(1) Winning a claim of trademark infringement is a lot easier when there’s some similarity between the marks; and
(2) Recipes and concepts are not copyrightable.
Rebecca Tushnet provides an excellent analysis of the court’s findings in her summary of the Jessica Seinfeld cookbook decision (and do I have to say again that I hate when copyright infringement is referred to as plagiarism?) The side-by-side photo of the two cookbooks’ covers says it all. I’m relieved that the court ruled the way it did.
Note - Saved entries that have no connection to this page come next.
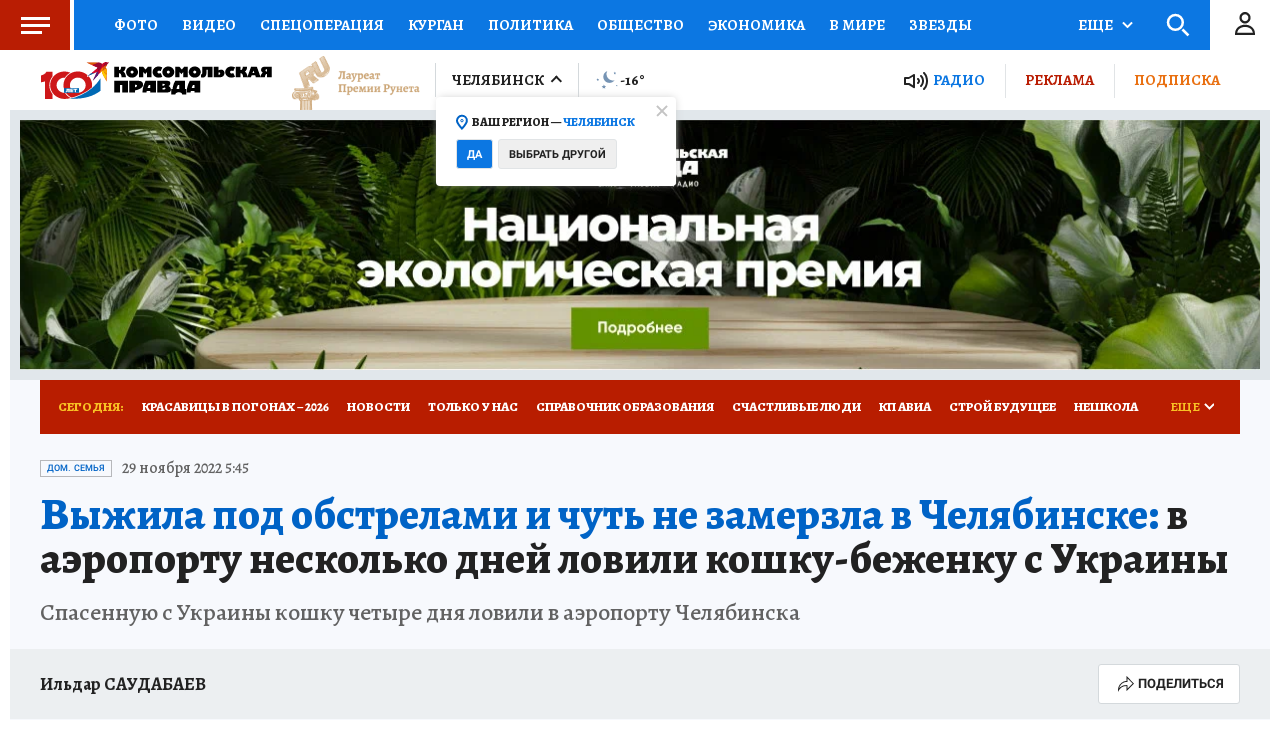

--- FILE ---
content_type: text/html
request_url: https://tns-counter.ru/nc01a**R%3Eundefined*kp_ru/ru/UTF-8/tmsec=kp_ru/798798417***
body_size: -72
content:
E02B780069776DADX1769434541:E02B780069776DADX1769434541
But getting to the nitty-gritty: Camouflaging healthful foods to get nutrients into kids? Oy, have I nothing better to do with my day? We found that a steady diet of Food Network was the best way to get the kids to try healthful foods (Michael Chiarello was their favorite, for no identifiable reason) – as well as involving them in the cooking process. Of course, they now count sushi, steak grilled rare and Dungeness crab among their favorite dishes, but I’d prefer that to mac ‘n’ cheese any day, with or without cauliflower in it.
P.S. though to Ms. Seinfeld – “Get your kids eating good food” is about the weakest tagline I’ve ever heard. Did you really have to put the “tm” bug on it?
Edited to add that Marty has posted the decision at the Trademark Blog.